■ **Source**:
= = = = = = =

TN has no state income tax if that matters.

My opinion, you can't go wrong along the Apps. It is also correct that the weather here will vary from bitter cold to hotter than hades. But it is beautiful.
Best of luck!


----------



## Micknleb

We live in middle Tennessee, which is beautiful in its own way, and being relatively close to Nashville is nice. We are moderately liberal in a very conservative area, but there are enough people around to make it interesting. College towns generally have a mix of people and perspectives, which I like. If I were just moving into the region, I would look seriously at southern VA, western NC and northeast TN, around the tri-cities area. First choice would be somewhere near the Blue Ridge Parkway from Asheville, NC, up through the Shenendoah Valley. There are old farms, beautiful scenery, lots of outdoor stuff to do, and (from what I have seen), a nice mix of people. 
Good luck in your search.


----------



## mreynolds

Welcome Oregone. Texas here. Eastern part with all the trees and no rocks. The oldest town in Texas and family has been here since this was territory of Spain. 

My Spanish aint that good but my Texan works just fine.


----------



## Harry Chickpea

"As far as neutrality.. the native son of a native son of Oregon, there&#8217;s been a lot of change, and honestly, I&#8217;m filled up with _change_ and ready for some political stability, if only predictability. My home town of Portland wasn&#8217;t always a new age hippy haven, nor was I raised as such..."

A brother who is still in Vermont has that exact same sentiment. Vermont used to be dyed in the wool Republican, but has changed starting around the 1960s. In Alabama the politicians are predictably petty and corrupt if that helps...  (Actually there are a few that are less so than others, but good ol' boy deals are alive and well.)

= = = = = = =

■ **Source data**:
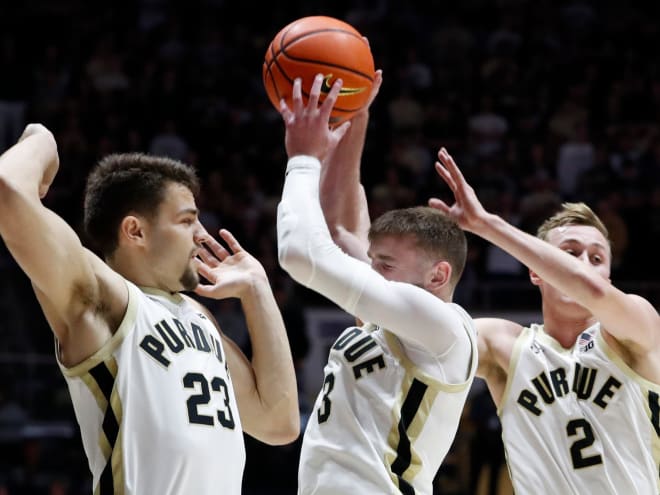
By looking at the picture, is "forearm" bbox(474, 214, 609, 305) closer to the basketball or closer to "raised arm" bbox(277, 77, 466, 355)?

= = = = = = =

■ **Problem set**:
1. Condense the paragraph of the forum thread that begins "We live in middle Tennessee" into a bulleted list that keeps its main facts.
2. Rename "the Apps" as "the Appalachians" in the forum thread from "My opinion, you" to "it is beautiful.", and write out the resulting passage.
Work only from the forum thread and not from the listing.

■ **Worked answers**:
1.
- They live in middle Tennessee, which is beautiful in its own way and relatively close to Nashville.
- They are moderately liberal in a very conservative area, but enough people are around to keep it interesting.
- College towns generally offer a mix of people and perspectives, which the writer likes.
- A newcomer should look seriously at southern VA, western NC and northeast TN around the tri-cities area.
- First choice would be near the Blue Ridge Parkway from Asheville, NC, up through the Shenendoah Valley, with old farms, beautiful scenery, plenty of outdoor activities and, from what the writer has seen, a nice mix of people.

2.
My opinion, you can't go wrong along the Appalachians. It is also correct that the weather here will vary from bitter cold to hotter than hades. But it is beautiful.